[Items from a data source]
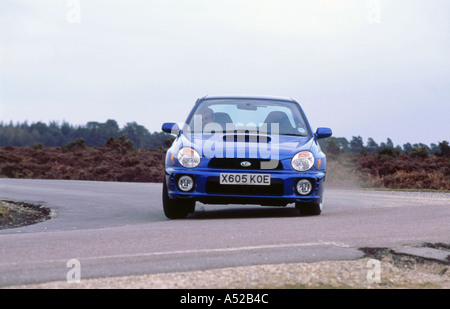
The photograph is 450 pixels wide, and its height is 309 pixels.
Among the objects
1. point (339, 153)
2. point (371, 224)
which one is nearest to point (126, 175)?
point (339, 153)

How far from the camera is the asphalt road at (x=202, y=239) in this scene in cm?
641

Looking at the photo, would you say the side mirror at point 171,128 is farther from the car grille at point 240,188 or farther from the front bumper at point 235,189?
the car grille at point 240,188

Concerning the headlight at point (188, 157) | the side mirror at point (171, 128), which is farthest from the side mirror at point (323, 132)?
the headlight at point (188, 157)

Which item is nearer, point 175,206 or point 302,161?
point 302,161

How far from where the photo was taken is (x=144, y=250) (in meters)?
7.22

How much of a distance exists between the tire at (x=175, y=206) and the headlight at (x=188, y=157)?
19.3 inches

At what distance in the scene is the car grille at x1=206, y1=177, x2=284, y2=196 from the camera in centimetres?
1034

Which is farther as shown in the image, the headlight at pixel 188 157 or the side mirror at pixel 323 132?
the side mirror at pixel 323 132

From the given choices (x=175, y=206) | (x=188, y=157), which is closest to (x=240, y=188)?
(x=188, y=157)

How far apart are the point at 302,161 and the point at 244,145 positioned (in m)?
0.82

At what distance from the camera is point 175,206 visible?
10961mm

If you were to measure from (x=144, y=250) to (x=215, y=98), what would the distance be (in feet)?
17.5

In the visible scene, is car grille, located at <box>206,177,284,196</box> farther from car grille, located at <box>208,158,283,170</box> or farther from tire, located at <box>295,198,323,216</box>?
tire, located at <box>295,198,323,216</box>

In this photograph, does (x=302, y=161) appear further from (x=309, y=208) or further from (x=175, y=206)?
(x=175, y=206)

### Written instruction
Duplicate the rows above verbatim, beginning with the line that contains "From the given" and continuing through the end of the rows.

### Reply
From the given choices (x=175, y=206) | (x=188, y=157), which is closest to (x=240, y=188)?
(x=188, y=157)

How far apart are the point at 302,161 and the point at 244,145 positioned (in m)?
0.82

At what distance from the camera is point 175,206 visible?
10961mm

If you were to measure from (x=144, y=250) to (x=215, y=98), what would the distance be (in feet)?
17.5

In the visible scene, is car grille, located at <box>206,177,284,196</box> farther from car grille, located at <box>208,158,283,170</box> or farther from tire, located at <box>295,198,323,216</box>?
tire, located at <box>295,198,323,216</box>

In this photograph, does (x=302, y=161) appear further from (x=309, y=208) or further from (x=175, y=206)?
(x=175, y=206)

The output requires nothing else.